VerteidigerInnen Deutschlands
Der organisierte Antifeminismus gibt sich zwar „international“ – so gab es zum Beispiel drei „internationale Antifeminismus-Treffen“ in der Schweiz -, doch scheint dies eher der potenziellen Vernetzung als der eigenen Ideologie geschuldet zu sein. Dafür sprechen verschiedene Äußerungen – zum Beispiel wird eine „(feministische) Bundesrepublik“ als Gegensatz zu „Deutschland“ beklagt – und die häufige Gleichsetzung von Feminismus, Gender und EU. Die EU würde, zum Beispiel durch Gender Mainstreaming, Feminismus nach Deutschland bringen und damit die Nation zerstören, so der maskulistische Duktus.

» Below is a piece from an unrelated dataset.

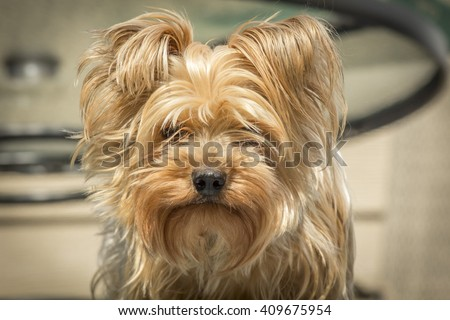 Portrait yorkshire terrier or yorkie needs a haircut or trim - stock photo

Rassismus ist zwar kein grundlegendes ideologisches Element des organisierten Antifeminismus, kommt aber trotzdem häufig vor. Zum einen seien weiße europäische Frauen durch den Feminismus charakterlich verdorben und hässlich. Zugleich fühlen sich weiße Antifeministen berufen, lautstark über Körper und Charaktere von Frauen aus der ganzen Welt zu urteilen, natürlich immer auf Basis angeblicher Kulturkreise oder ethnischer Gruppen. Ziel: Viel Sex ohne Verantwortung und unter Ausnutzung rassistischer und sexistischer Privilegien.

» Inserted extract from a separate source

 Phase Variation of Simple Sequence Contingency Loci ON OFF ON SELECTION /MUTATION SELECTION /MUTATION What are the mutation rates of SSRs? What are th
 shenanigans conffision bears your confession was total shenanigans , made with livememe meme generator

Auf der anderen Seite steht die arme, weiß-europäische Männlichkeit. Diese sei durch den Feminismus so stark gebeutelt, dass sie der angeblich starken Männlichkeit von Migranten nichts entgegenzusetzen habe. Der „Untergang des Abendlandes“ und der „Volkstod“ lassen grüßen.
„Natürlich“ Hetero?
Große Teile dieser Szene positionieren sich nicht nur frauenfeindlich und gegen Männer, die eine andere Sicht auf Geschlechterverhältnisse vertreten, sondern gegen alle, die sich nicht in das Zwangskorsett der heterosexuellen Zweigeschlechtlichkeit pressen lassen. Oft werden Lesben mit Feministinnen gleichgesetzt. Dass lesbischer Sex eben ohne Männer auskommt, wird als Affront gegen die eigene Männlichkeit gesehen. „Lesbische“ Pornographie, die dem Lustgewinn heterosexueller Männer dient, erfreut sich hingegen hoher Beliebtheit.

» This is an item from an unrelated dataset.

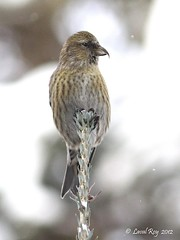 1.30812 Bec-crois bifasci (immature) / Loxia leucoptera leucoptera / White-winged Crossbill (Laval Roy gone birding to MX till mid-may) Tags: birds canon aves qubec oiseaux parcdeslaurentides passeriformes whitewingedcrossbill fortmontmorency fortborale fringillids eos7d beccroisbifasci loxialeucopteraleucoptera ef300mm14lisextender14xiii lavalroy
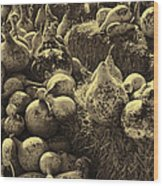 The Produce Of The Earth In Sepia Wood Print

Schwule werden als verweiblichte Männer gesehen und ausgegrenzt. Grundsätzlich wird Homosexualität häufig aus der religiös-konservativen Ecke der Szene angegriffen, da sie unmoralisch sei. Einige wenige Stimmen sprechen sich für eine Zusammenarbeit mit Schwulen aus, solange diese zuerst Männer und dann erst Schwule seien. Ähnliche Argumentationen sind auch aus Teilen der neonazistischen Szene bekannt: Männliche Homosexualität, solange sie versteckt ist, wird ignoriert. Sobald es aber Konflikte mit einem solchen Mann gibt, ist es auf einmal doch wichtig und wird für Angriffe genutzt.
Der organisierte Antifeminismus bildet einen Schnittpunkt und eine Zuspitzung verschiedener antifeministischer Spielarten. So gibt es Überschneidungen zum Antifeminismus im Mainstream, zu „LebensschützerInnen“, zu Argumentationen von Burschenschaften und auch zum völkischen Antifeminismus. Auch wenn es sich beim organisierten Antifeminismus um eine eher kleine Gruppe handelt, gelingt es dieser – beispielsweise durch Intervention in Foren großer Zeitungen – zumindest teilweise, Einfluss auf die Berichterstattung und den gesellschaftlichen Diskurs zu nehmen. In diesem Sinne ist es notwendig, den organisierten Antifeminismus ernst zu nehmen, ihn weiter zu analysieren und Gegenstrategien zu entwickeln.